With a new coach comes new expectations for the Belmont women’s basketball team.
Over the summer, Cameron Newbauer was hired to fill the position vacated by former coach Brittney Ezell’s resignation, and ever since then he and his staff have been working to establish a new kind of team mentality.
“We don’t talk much about goals and expectations,” said Newbauer. “I know it sounds silly to say that, but our goals and expectations are to go as hard as we can everyday with the best possible attitude”
Newbauer said as a first year coach with a new team, they are still trying to figure each other out daily.

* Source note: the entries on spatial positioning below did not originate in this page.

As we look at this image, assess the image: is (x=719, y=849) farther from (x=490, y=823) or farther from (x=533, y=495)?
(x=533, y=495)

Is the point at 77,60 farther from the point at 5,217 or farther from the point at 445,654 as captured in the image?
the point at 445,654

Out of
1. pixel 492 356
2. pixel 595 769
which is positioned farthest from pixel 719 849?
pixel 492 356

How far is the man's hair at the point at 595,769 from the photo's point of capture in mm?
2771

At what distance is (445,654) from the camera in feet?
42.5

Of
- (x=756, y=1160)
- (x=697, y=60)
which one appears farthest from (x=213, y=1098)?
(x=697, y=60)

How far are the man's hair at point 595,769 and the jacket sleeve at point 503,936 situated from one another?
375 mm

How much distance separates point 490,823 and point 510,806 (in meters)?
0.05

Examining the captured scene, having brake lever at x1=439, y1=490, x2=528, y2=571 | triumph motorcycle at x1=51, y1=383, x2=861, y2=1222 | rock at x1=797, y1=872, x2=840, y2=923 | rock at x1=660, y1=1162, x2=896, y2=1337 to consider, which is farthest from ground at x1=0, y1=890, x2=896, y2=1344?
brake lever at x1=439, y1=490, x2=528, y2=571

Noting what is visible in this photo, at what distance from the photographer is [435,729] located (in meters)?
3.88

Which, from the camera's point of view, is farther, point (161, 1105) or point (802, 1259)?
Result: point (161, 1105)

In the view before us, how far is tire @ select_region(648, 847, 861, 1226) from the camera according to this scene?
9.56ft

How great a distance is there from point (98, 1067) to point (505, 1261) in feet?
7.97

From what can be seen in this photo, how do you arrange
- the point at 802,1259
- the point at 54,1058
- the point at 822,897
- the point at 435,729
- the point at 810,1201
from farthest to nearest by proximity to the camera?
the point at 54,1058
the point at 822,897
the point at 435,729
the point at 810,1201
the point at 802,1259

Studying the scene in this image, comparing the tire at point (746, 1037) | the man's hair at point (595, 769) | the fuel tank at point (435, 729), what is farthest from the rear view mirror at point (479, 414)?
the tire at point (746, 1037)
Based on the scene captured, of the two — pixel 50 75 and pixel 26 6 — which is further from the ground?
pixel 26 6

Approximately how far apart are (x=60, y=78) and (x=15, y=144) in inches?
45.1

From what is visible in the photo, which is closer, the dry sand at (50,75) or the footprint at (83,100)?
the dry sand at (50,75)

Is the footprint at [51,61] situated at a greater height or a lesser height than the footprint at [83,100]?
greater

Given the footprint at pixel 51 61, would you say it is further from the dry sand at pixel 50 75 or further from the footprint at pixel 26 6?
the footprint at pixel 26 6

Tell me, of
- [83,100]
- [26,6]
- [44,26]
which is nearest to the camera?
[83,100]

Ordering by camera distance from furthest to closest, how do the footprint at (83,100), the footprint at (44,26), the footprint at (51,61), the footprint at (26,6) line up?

“Our staff is trying to learn from the players,” he said. “Best ways to make them tick. And it’s just a fun process right now getting to know them as individuals and as basketball players.”
He also said that the newness factor plays into why they haven’t set any specific long-term goals just yet.
“We want to be realistic,” Newbauer said. “But most importantly we want to work as hard as we can first and foremost.”
Based on Belmont’s previous successes, there may not be as much of waiting period to see an improvement.
For the past few seasons, Belmont has been pushing to improve. Last year, the Bruins recorded 18 wins for the first time since 2008-09 and earned its fifth-straight conference tournament appearance. The fight paid off with Belmont earning an invitation to the Women’s Basketball Invitational, which they lost to top-seeded Detroit.
This season, the Bruins were selected to finish second in the East Division of the Ohio Valley Conference.
While success of past seasons bodes well for Belmont, the team suffered some significant losses in leadership this off-season.
Katie Brooks, Jordan Coleman and Alyssa Visbeen who all averaged a combined 28 points-per-game graduated, leaving the team short on upperclassman leadership.
Returning starter Molly Ernst is the only senior on this year’s squad. She averaged nine points per game and ended the season ranked 47th in three-point field goals per game (2.45) for all NCAA DI players. Ernst, who knocked down 213 3-pointers last season, also holds sixth place in all-time three-point field-goals made at Belmont and fourth all-time for the NCAA era.
“Having one senior who has been through three different coaches, it excites me to try and give her the best possible senior year she can have because she is more than worthy of it,” said Newbauer. “She’s Belmont through-and-through.”
Preseason all-conference selection Jordyn Luffman, Katie Carroll, Adrienne Tarrence and Torie Vaught are all expected to put in some considerable minutes for the Bruins this season.
“Obviously, we’ve got a young team,” said Newbauer. “I’m anxious to see what they can contribute. We are young but we have a very strong junior class that I feel will be relied on heavily. So I’m just excited to see the level that they will take us.”
“I try not to look ahead, but it does excite me to know that I’m going to have 13 of these 14 players for the next two years.”
But on-court leadership shifts will not be the only change fans will see on the court.
Starting this season, a new series of NCAA rules for women’s basketball go into effect, including the 10-second backcourt rule that is believed will greatly speed up the tempo. Prior to the 10-second rule approval, teams could take as much time off the 30-second shot clock as they wanted before crossing the half-court line. This will be the first time women’s basketball will have a backcourt rule since the NCAA began overseeing the sport in the 1981-82.
Tomorrow is the Bruins’ first game of the season at IUPUI. Monday, Belmont returns home to host former Atlantic Sun foe Mercer for Newbauer’s first home game ever as coach.
Other top match-ups in the Bruins regular season schedule include Kent State, Wake Forest, Georgia, Missouri and a trip to Puerto Rico for a Christmas tournament.
Conference play starts on Dec. 28 at SIU Edwardsville. Belmont will host defending conference champions Tennessee Tech, Eastern Kentucky and Tennessee State in doubleheaders this year.